取り組む課題:
1. 全日本選手権についての記事で、女子の総合2位になった選手は誰か。
2. 全日本選手権についての記事に出てくる、坂本花織が今大会で記録した得点をすべて挙げよ。

文書の抜粋:
--------------------
坂本花織、圧勝で全日本選手権連覇達成。「GPファイナルの失敗...の画像はこちら >>

全日本選手権のフリーでノーミスの演技を見せ、連覇を果たした坂本花織

 全日本選手権の女子は、北京五輪銅メダリスト、そして世界女王としての実力をいかんなく発揮した坂本花織の圧勝だった。ショートプログラム(SP)で77.79点の首位発進。
迎えたフリーでも、冒頭でダイナミックなダブルアクセル(2回転半ジャンプ)を跳ぶと一気にエンジン全開で、勢いとともにスピードに乗り、次々とキレのあるジャンプを見せた。

「今日は後半になってもスピードが落ちずに伸び伸びと滑れたので、今までで一番気持ちよく滑れたし、自信を持って滑れました。今季、やっとジャンプを揃えられたことが大きかったですし、今、自分ができるマックスな演技でしたけど、自分はもっとレベルアップできるんじゃないかなと思います」

 圧巻のノーミス演技を披露したフリーでは、SP同様に国際スケート連盟非公認ながら今季最高得点の155.26点をたたき出し、合計233.05点の高得点となった。総合2位の三原舞依とは13.12点差がついた。

「フリーの最後のポーズが終わった時は、もうきつくて、いつものようにガッツポーズをできる余裕がなかった。そこまで出しきれたので、今日は本当によかったかなと思います。

フリーで150点は超えたいな、超えないかなと思っていたので、超えてびっくりしました」

 この勝利で2年連続3度目の全日本タイトル獲得を成し遂げた坂本。北京五輪の代表切符がかかっていた昨年の大会よりも、シーズン前半戦で苦しんだ分、今年の大会での優勝は味わい深いものがあったようだ。

「昨年はオリンピックがかかっていたので、グランプリ(GP)シリーズからノーミスを続けて、全日本でもノーミスをして一発内定という大きな目標を成し遂げられた優勝でした。今年はそれに比べると、シーズンここまでの試合がよくなかったので、何としてでもここで切り替えないといけないという気持ちがあっての優勝なので、昨年と意味合いが全く違うなという感じです。GPファイナルの敗戦から、自分に打ち勝ったから、今回優勝できたと思います」

【GPファイナルの失敗が転機に】

 これまでのスケート人生で最高の成績を挙げた昨季、満足のいくシーズンを送ったことで、今季はモチベーション低下に悩まされた。これまでノーミス演技ができるまで徹底的に練習を繰り返してきたが、練習を途中で投げ出すことが多くなっていたという。

そのツケが今季前半戦の調子の浮き沈みの激しさに表れてしまった。
--------------------
提供資料:

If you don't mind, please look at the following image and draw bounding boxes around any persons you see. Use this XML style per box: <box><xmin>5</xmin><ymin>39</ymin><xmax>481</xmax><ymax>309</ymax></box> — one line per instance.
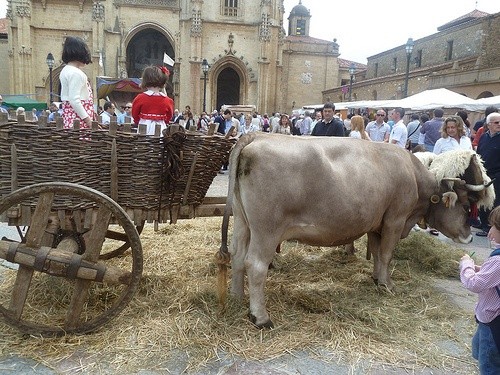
--------------------
完成した解答:
1. 総合2位は三原舞依である。

2. ショートプログラムが77.79点、フリーが155.26点、合計が233.05点である。